Wednesday, April 19, 2006

UU in the News

Here's an article covering a UU congregation in RI. In this church "They don't talk about sin and suffering. They don't talk about the right way or wrong way, good way or bad way..And surprisingly, no guilt."

I know this piece was meant to build up the church, but it ended up re-enforcing the idea that religious liberals don't take sin seriously. One would have to come from a position of privilege to honestly attend a church that doesn't talk about sin and suffering.

If religious liberals are to deal with the problems which plague our world we need to tackle such subjects and even be in a position to talk about guilt. Not guilt which paralyzes but the kind which confronts us when we fail to meet the demands that a common life requires.

Without such a thing, religion cannot be transformative, cannot save. But I know that newspapers don't always get religion right. I've also seen UU congregations where folks are challenged and such subjects are broached. Also several UU bloggers write on these concerns.

1 Comments:

At 11:07 PM , Anonymous Ethan said...

I think we UU's are pretty used to being portrayed in an oversimplified and misunderstood way. We're hard to grasp for a lot of people, and a lot of us find it equally perplexing to explain ourselves to outsiders.

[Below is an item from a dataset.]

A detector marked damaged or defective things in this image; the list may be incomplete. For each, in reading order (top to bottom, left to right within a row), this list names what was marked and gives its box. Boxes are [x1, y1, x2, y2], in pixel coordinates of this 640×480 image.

The author also describes UUism as a "smorgasbord of religious beliefs." Usually when we're described in the language of buffets, it's in a negative tone, implying that our theological breadth leads to theological shallowness. A quote from one of the members could definately be used to reinforce this, "There is no taking a stance. That's the key."

But there's also this little gem: "With such liberal views on sexual orientation and religion as a whole, one might stereotypically think that the congregation must be made up of young hippies preaching free love. But the key to Channing is that it breaks all stereotypes."